X_train_seq = tokenizer.texts_to_sequences(X_train_texts)
X_test_seq = tokenizer.texts_to_sequences(X_test_texts)

# Pad the sequences to ensure consistent length
max_length = 300  # Maximum length of a review
X_train_pad = pad_sequences(X_train_seq, maxlen=max_length)
X_test_pad = pad_sequences(X_test_seq, maxlen=max_length)

In [31]:
# Define and train the LSTM model
embedding_dim = 100  # Dimensionality of the word embeddings

model = Sequential()
model.add(Embedding(max_words, embedding_dim, input_length=max_length))
model.add(LSTM(100))
model.add(Dense(3, activation='softmax'))  # Three classes for sentiment analysis

model.compile(loss='categorical_crossentropy', optimizer='adam', metrics=['accuracy'])

batch_size = 64
epochs = 10 # Iteration

model.fit(X_train_pad, y_train2, validation_data=(X_test_pad, y_test2), batch_size=batch_size, epochs=epochs)

Epoch 1/10
Epoch 2/10
Epoch 3/10
Epoch 4/10
Epoch 5/10
Epoch 6/10
Epoch 7/10
Epoch 8/10
Epoch 9/10
Epoch 10/10


<keras.callbacks.History at 0x7ff93878d9f0>

In [32]:
# Evaluate the model
loss, accuracy = model.evaluate(X_test_pad, y_test2)
print('Test loss:', round(loss,3))
print('Test accuracy:', round(accuracy,3))

Test loss: 0.474
Test accuracy: 0.883


In summary, the loss metric provides a measure of how well the model is fitting the training data, and minimizing the loss during training helps the model make better predictions on unseen data.

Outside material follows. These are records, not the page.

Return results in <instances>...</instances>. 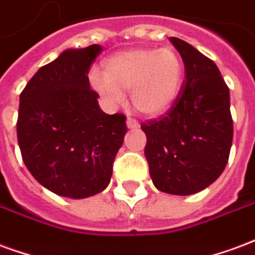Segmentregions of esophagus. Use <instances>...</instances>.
Here are the masks:
<instances>
[{
  "instance_id": "obj_1",
  "label": "esophagus",
  "mask_w": 255,
  "mask_h": 255,
  "mask_svg": "<svg viewBox=\"0 0 255 255\" xmlns=\"http://www.w3.org/2000/svg\"><path fill=\"white\" fill-rule=\"evenodd\" d=\"M126 125H128L129 129H135V128H138V122L135 120H133V118H128V120H126Z\"/></svg>"
}]
</instances>
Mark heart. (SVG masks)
I'll use <instances>...</instances> for the list:
<instances>
[{
    "instance_id": "obj_1",
    "label": "heart",
    "mask_w": 255,
    "mask_h": 255,
    "mask_svg": "<svg viewBox=\"0 0 255 255\" xmlns=\"http://www.w3.org/2000/svg\"><path fill=\"white\" fill-rule=\"evenodd\" d=\"M183 66L179 55L170 47L133 49L106 61V73L94 69L91 84L111 103H122L130 89L137 111L157 115L175 100L182 84Z\"/></svg>"
}]
</instances>
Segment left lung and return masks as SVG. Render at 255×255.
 <instances>
[{
    "label": "left lung",
    "mask_w": 255,
    "mask_h": 255,
    "mask_svg": "<svg viewBox=\"0 0 255 255\" xmlns=\"http://www.w3.org/2000/svg\"><path fill=\"white\" fill-rule=\"evenodd\" d=\"M186 79L166 114L141 124L145 157L157 190L190 196L222 175L232 145L230 89L216 64L191 44L170 38Z\"/></svg>",
    "instance_id": "left-lung-1"
}]
</instances>
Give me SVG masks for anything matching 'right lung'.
<instances>
[{
  "label": "right lung",
  "mask_w": 255,
  "mask_h": 255,
  "mask_svg": "<svg viewBox=\"0 0 255 255\" xmlns=\"http://www.w3.org/2000/svg\"><path fill=\"white\" fill-rule=\"evenodd\" d=\"M103 47L69 49L39 69L20 94L17 141L36 181L55 194L87 198L103 191L128 128L91 89L88 70Z\"/></svg>",
  "instance_id": "add662e5"
}]
</instances>
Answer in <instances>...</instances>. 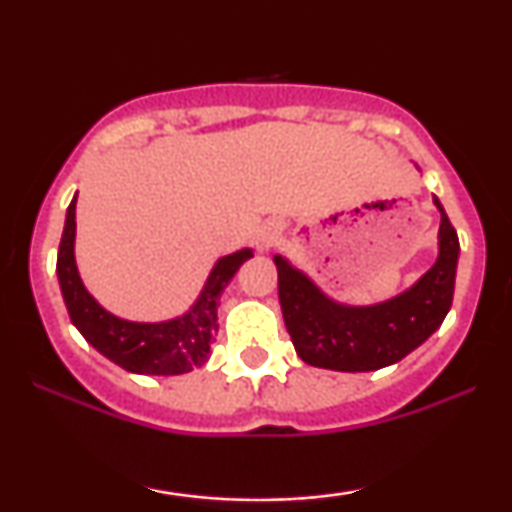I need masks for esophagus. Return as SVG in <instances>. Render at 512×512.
Masks as SVG:
<instances>
[{
    "label": "esophagus",
    "instance_id": "1",
    "mask_svg": "<svg viewBox=\"0 0 512 512\" xmlns=\"http://www.w3.org/2000/svg\"><path fill=\"white\" fill-rule=\"evenodd\" d=\"M262 243H264V245H267V243H269V240H262Z\"/></svg>",
    "mask_w": 512,
    "mask_h": 512
}]
</instances>
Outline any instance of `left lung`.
I'll return each mask as SVG.
<instances>
[{
	"mask_svg": "<svg viewBox=\"0 0 512 512\" xmlns=\"http://www.w3.org/2000/svg\"><path fill=\"white\" fill-rule=\"evenodd\" d=\"M433 204L440 211L438 260L411 289L385 303L356 308L332 301L289 260L274 257L286 330L308 366L342 373L392 366L443 325L455 291L460 240L438 197Z\"/></svg>",
	"mask_w": 512,
	"mask_h": 512,
	"instance_id": "obj_1",
	"label": "left lung"
}]
</instances>
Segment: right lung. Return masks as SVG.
<instances>
[{
  "mask_svg": "<svg viewBox=\"0 0 512 512\" xmlns=\"http://www.w3.org/2000/svg\"><path fill=\"white\" fill-rule=\"evenodd\" d=\"M76 197L67 209L64 233L57 252V276L64 305L74 327L105 358L129 373L139 375H182L202 366L209 358L211 339L219 330L216 310L223 289L231 284L240 264L250 260L252 250H238L221 257L211 269L197 303L185 315L166 322H129L103 308L81 281L74 260Z\"/></svg>",
  "mask_w": 512,
  "mask_h": 512,
  "instance_id": "add662e5",
  "label": "right lung"
}]
</instances>
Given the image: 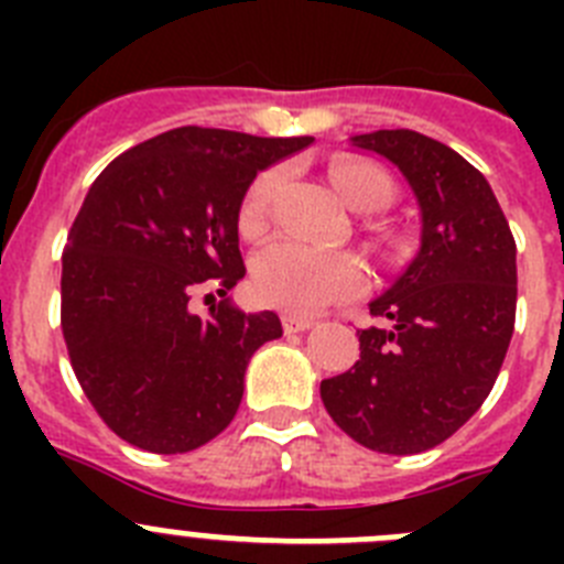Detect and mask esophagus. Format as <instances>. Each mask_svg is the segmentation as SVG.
I'll return each instance as SVG.
<instances>
[{"mask_svg":"<svg viewBox=\"0 0 564 564\" xmlns=\"http://www.w3.org/2000/svg\"><path fill=\"white\" fill-rule=\"evenodd\" d=\"M316 325L313 318L307 316H296V313H288V316H282V327H285V333H302V330H311V327Z\"/></svg>","mask_w":564,"mask_h":564,"instance_id":"34e87169","label":"esophagus"}]
</instances>
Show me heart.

In the case of multi-class classification, the range for categorical cross-entropy loss is from 0 to infinity. The lower value the better with 0 represents a perfect match between predictions and the true labels.

# We can see that with a 89.5% accuracy, LSTM performs a little bit better than Naive Bayes (89%) for this problem.

The limitation for this is that I only run the code once everytime, so even though I set seed, it is not always guarantee complete non-determinism. If possible, should focus on cross validation to find the best possible accuracy score. Or we could do a grid search to find the best hyperparameter.